The scourge of DRM

DRM“We are definitely committed to (offering copyright protection technologies),” Google boss Eric Schmidt once declared.

And, “It is one of the company’s highest priorities,”  said a Reuters headline.

“We just reviewed that (issue) about an hour ago,” Schmidt promised Reuters after being asked what Google was doing to make so-called anti-piracy technologies widely available to video owners.

“It is going to roll out very soon … It is not far away.”

That was back in 2007. But never mind, eh? He was set to deliver at the end of 2010 following an official Google announcement that it’d bought Widevine, which officially specialises in DRM (Digital Restrictions Management) consumer control  and, “Google has bought DRM software outfit Widevine for an undisclosed sum, said the Register 2010.

It’s absolutely amazing that a company can survive selling this kind of stuff. It’s  the same as flogging a dead horse.

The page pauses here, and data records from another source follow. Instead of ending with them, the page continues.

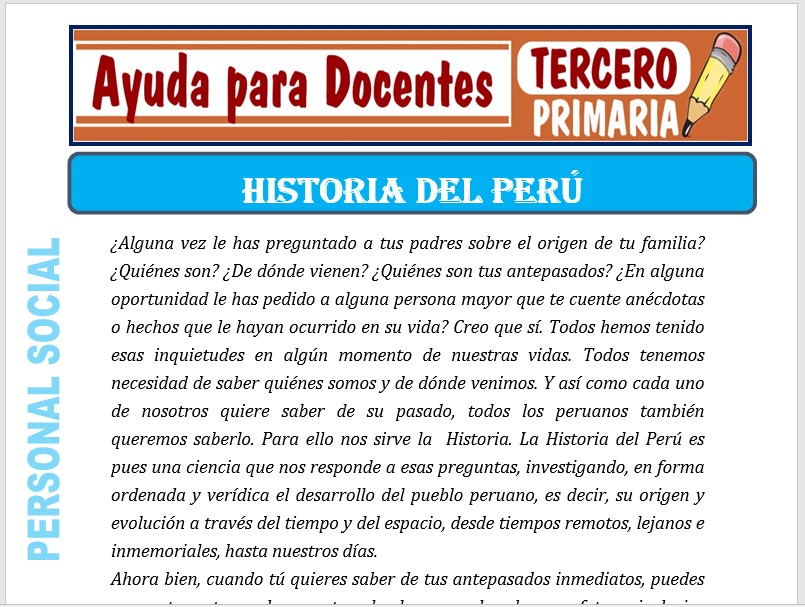 Modelo de la Ficha de Historia del Perú para Tercero de Primaria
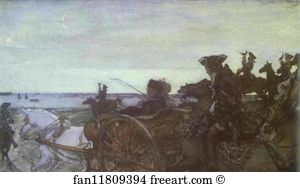 Setting Art Print - Catherine Ii Setting Out To Hunt With Falcons
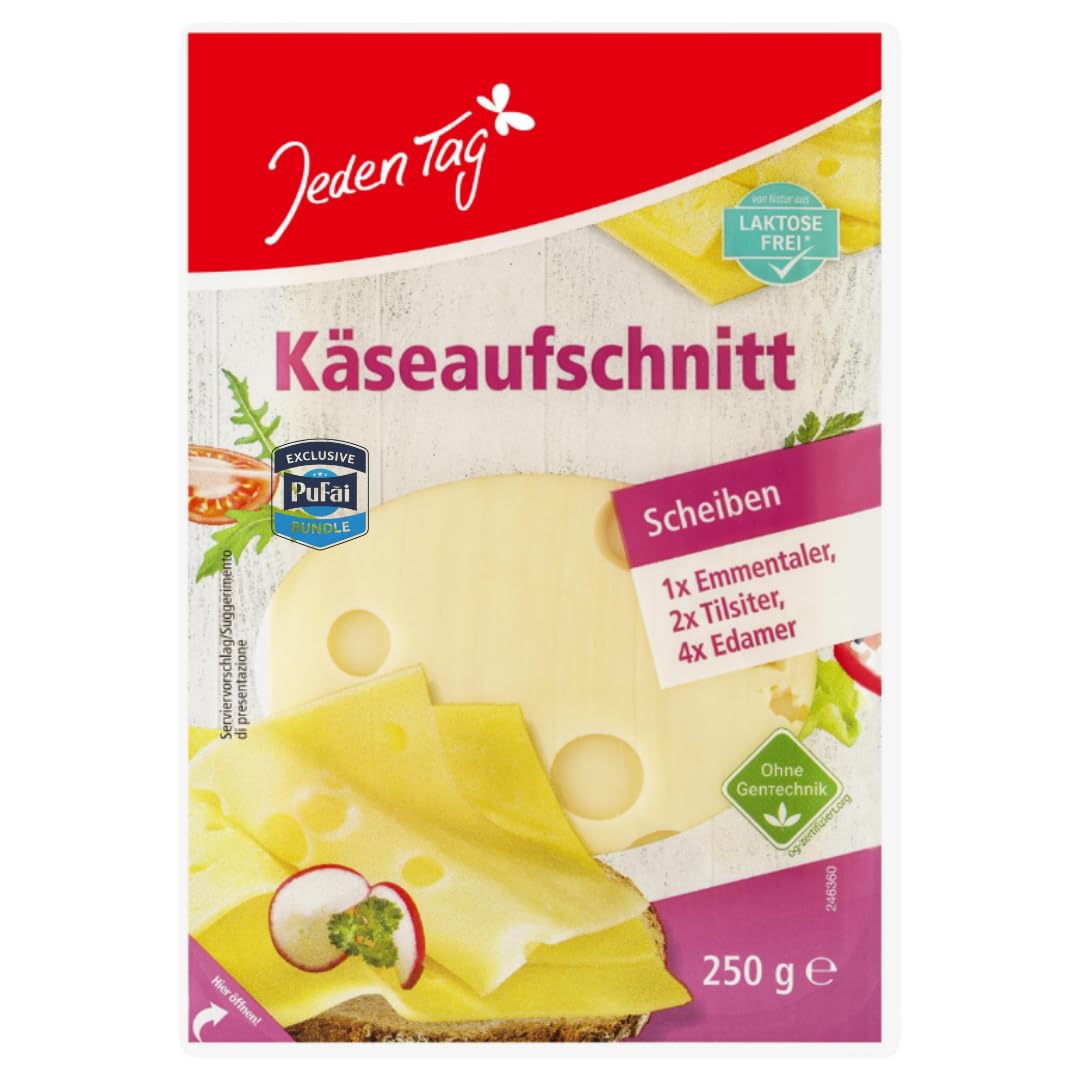 JEDDEN TAG Käse-Aufschnitt Käse 250 gramm, 4er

As has been pointed out by so many, so many times before, anything — anything — which can be seen and or heard can be copied by one digital or analog means or another. It’s that simple.

End of story.

Said unknown Lamer  in his  Slashdot post:

 “You cannot stop a determined individual from making a freely copyable version of anything digital unless you ban all output devices (certainly would make Haskell programming nicer) and burn every camera and piece of audio equipment ever built.

And Digital files cannot be made uncopyable any more than water can be made not wet, as Bruce Schneier once said.

But with the greedy, unscrupulous Big Music and Hollywood cartels lining up to rip off their customers in one way or another, there’s always a market for alleged ‘copyright protection’.

Gargle is a past master at presenting the odious as desirable and on its official blog gurgles, “Content creators and distributors are making huge strides in bringing us content … but to do so, many require high-quality video and audio, secure delivery, and other content protection and video optimization technologies.”

Yep. And “With these tools in place they can easily and effectively give you access to the rich library of content you want to watch, with the immediacy you’ve come to expect”, it states.

Pull the other one. It has bells on it.

“So we’re pleased to announce that we’ve agreed to acquire Widevine”, says Google, adding, “We are committed to maintaining Widevine’s agreements and will provide direct, quality support for their existing and future clients — and we plan to build upon Widevine’s technology to enhance both their products and our own. We’re excited to welcome the Widevine team to Google, and together we’ll work to improve access to great video content across the web.”